The next photograph is taken slightly further along the street into town looking back to its junction with the Coal Road and William Street with shops on diagonal corners. All that remains today is the tall tenement building with the spire on top.

Morris Grant has good reason for rememberin­g one of the shops photograph­ed: “The shop on the left was opened in 1953 by my mum and dad. I helped dad put up the Walls Ice Cream sign. It had been a shop many years before. That was 159 Pittencrie­ff Street.”

The photograph also brings back memories for Rysard Muller: “I walked down that road hundreds of times as I lived at Urquhart Farm (and went to Pittencrie­ff School) half way to Crossford. There was another shop and a petrol station further down run by two old dears and they sold firelighte­rs and paraffin and everything smelled of them. They made tablet and sold it by the ounce. I smelled of paraffin too!”

Although many people bemoan the loss of many of the old buildings in Dunfermlin­e during that period, many others at the time welcomed the improvemen­t in housing conditions that followed on from their removal, as Jayne Baxter recalls: “I lived at the far end of Pittencrie­ff Street.

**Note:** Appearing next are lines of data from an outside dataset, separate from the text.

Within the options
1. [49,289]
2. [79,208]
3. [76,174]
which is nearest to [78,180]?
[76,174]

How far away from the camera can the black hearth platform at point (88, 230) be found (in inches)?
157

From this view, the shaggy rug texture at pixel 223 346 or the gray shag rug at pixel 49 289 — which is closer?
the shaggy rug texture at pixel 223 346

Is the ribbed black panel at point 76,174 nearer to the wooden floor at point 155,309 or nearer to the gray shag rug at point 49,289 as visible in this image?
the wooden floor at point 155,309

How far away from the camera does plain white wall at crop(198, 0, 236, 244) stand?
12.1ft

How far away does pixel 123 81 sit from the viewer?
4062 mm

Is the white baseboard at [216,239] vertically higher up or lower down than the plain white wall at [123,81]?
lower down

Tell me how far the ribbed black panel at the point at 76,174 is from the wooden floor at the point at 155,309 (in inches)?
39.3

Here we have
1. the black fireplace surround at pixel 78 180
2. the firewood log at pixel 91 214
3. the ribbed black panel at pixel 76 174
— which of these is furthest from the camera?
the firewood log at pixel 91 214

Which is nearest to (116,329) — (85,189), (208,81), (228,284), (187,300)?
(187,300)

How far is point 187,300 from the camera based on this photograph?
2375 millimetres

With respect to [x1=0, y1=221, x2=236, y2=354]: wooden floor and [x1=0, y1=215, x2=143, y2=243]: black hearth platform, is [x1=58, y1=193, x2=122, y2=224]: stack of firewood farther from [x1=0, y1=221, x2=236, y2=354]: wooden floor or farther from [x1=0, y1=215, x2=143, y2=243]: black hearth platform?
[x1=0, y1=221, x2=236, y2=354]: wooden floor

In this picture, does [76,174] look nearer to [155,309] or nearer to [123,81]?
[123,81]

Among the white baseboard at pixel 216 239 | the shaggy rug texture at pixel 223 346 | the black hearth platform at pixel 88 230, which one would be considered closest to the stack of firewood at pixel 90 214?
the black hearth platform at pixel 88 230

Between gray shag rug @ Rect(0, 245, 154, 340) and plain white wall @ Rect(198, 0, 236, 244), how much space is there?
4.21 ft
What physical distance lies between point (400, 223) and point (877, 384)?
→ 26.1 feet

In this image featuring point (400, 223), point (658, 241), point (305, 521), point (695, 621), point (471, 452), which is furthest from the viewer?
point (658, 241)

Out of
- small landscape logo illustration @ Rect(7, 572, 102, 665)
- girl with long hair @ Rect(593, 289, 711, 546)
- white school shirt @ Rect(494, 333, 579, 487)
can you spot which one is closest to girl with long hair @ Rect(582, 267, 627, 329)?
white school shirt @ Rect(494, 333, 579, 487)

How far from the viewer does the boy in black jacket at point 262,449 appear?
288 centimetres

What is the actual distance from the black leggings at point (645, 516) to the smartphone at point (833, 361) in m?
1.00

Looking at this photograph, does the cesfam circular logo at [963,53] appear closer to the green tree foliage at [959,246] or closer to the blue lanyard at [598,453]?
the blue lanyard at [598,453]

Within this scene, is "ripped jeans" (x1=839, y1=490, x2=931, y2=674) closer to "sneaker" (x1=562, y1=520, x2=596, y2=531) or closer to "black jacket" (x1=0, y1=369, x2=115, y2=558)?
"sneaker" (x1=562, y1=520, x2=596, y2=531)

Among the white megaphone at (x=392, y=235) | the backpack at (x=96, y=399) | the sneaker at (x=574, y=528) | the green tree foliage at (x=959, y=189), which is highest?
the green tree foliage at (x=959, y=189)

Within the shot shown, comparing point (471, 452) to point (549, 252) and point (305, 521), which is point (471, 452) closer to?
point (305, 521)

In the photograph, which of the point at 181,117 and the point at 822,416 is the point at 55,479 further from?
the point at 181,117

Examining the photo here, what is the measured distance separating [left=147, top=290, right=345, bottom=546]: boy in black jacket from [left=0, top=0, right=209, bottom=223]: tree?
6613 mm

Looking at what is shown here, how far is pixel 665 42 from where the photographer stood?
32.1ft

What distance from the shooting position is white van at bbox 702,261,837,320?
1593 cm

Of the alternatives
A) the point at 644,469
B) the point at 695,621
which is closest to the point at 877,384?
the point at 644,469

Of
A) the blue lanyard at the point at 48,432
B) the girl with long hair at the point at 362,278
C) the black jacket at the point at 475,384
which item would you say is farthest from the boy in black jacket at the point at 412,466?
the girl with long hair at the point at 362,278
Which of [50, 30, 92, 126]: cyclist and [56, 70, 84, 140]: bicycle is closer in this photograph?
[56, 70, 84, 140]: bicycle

No bathroom and a shared toilet on the landing. We were rehoused to the brand new flats at Urquhart Crescent. My parents and I could not believe how lovely it was!”.

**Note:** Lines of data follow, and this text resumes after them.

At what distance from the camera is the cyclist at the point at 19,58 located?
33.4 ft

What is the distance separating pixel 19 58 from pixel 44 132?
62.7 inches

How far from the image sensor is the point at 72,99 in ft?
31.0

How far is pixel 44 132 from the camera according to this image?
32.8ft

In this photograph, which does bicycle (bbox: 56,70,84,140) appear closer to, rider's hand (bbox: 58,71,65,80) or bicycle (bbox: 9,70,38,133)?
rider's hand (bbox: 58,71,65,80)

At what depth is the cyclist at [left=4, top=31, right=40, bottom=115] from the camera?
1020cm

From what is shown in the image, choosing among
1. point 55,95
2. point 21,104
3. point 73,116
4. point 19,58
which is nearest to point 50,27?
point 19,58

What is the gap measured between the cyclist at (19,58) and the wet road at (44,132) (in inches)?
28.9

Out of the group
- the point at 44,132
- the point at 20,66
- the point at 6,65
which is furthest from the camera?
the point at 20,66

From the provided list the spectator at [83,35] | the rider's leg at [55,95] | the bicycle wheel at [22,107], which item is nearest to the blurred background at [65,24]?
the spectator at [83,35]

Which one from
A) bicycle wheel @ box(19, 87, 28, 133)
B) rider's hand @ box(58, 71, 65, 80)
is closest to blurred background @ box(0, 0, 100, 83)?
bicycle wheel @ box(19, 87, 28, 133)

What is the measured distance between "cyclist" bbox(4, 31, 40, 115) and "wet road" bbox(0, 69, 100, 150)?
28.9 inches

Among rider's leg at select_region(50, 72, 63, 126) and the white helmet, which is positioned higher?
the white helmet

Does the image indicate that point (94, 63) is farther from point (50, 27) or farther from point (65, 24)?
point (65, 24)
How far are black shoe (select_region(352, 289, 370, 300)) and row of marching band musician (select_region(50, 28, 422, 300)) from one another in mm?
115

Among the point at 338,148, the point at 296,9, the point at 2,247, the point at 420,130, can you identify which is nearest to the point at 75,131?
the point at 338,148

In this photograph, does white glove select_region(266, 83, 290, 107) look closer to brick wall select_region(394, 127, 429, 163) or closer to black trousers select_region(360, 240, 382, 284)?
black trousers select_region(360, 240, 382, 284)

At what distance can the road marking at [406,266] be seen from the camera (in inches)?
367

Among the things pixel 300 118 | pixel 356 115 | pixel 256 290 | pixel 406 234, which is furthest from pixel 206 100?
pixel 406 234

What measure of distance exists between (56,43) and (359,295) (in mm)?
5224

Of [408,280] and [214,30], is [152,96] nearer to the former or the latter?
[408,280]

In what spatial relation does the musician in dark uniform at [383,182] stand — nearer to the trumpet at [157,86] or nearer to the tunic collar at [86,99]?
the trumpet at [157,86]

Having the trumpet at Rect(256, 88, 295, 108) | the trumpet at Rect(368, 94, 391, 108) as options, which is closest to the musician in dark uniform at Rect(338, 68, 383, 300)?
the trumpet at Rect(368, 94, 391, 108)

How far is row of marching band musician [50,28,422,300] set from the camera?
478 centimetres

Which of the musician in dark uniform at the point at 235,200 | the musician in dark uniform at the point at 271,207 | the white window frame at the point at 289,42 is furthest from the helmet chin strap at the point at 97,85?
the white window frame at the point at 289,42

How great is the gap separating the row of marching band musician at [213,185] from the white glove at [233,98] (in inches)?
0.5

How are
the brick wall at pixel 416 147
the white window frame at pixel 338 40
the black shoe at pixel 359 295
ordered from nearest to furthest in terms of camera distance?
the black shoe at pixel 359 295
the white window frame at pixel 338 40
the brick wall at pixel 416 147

The final photograph is a view looking into town from the same junction, with the car park for Pittencrie­ff Park on the right.

Margaret Jacqueline Forster remembers the Robertson family who ran the shop that can be seen on the corner in the foreground: “I was very friendly with Elizabeth, the daughter of the Robertsons who owned this shop, when we were at Queen Anne School and with whom, sadly, I lost touch on leaving school.

“Going into the shop and also their home above was a little bit of heaven to me. I used to spend weekends at my cousin’s ground floor flat which was across from the shop on the William Street/ Pittencrie­ff Street corner.”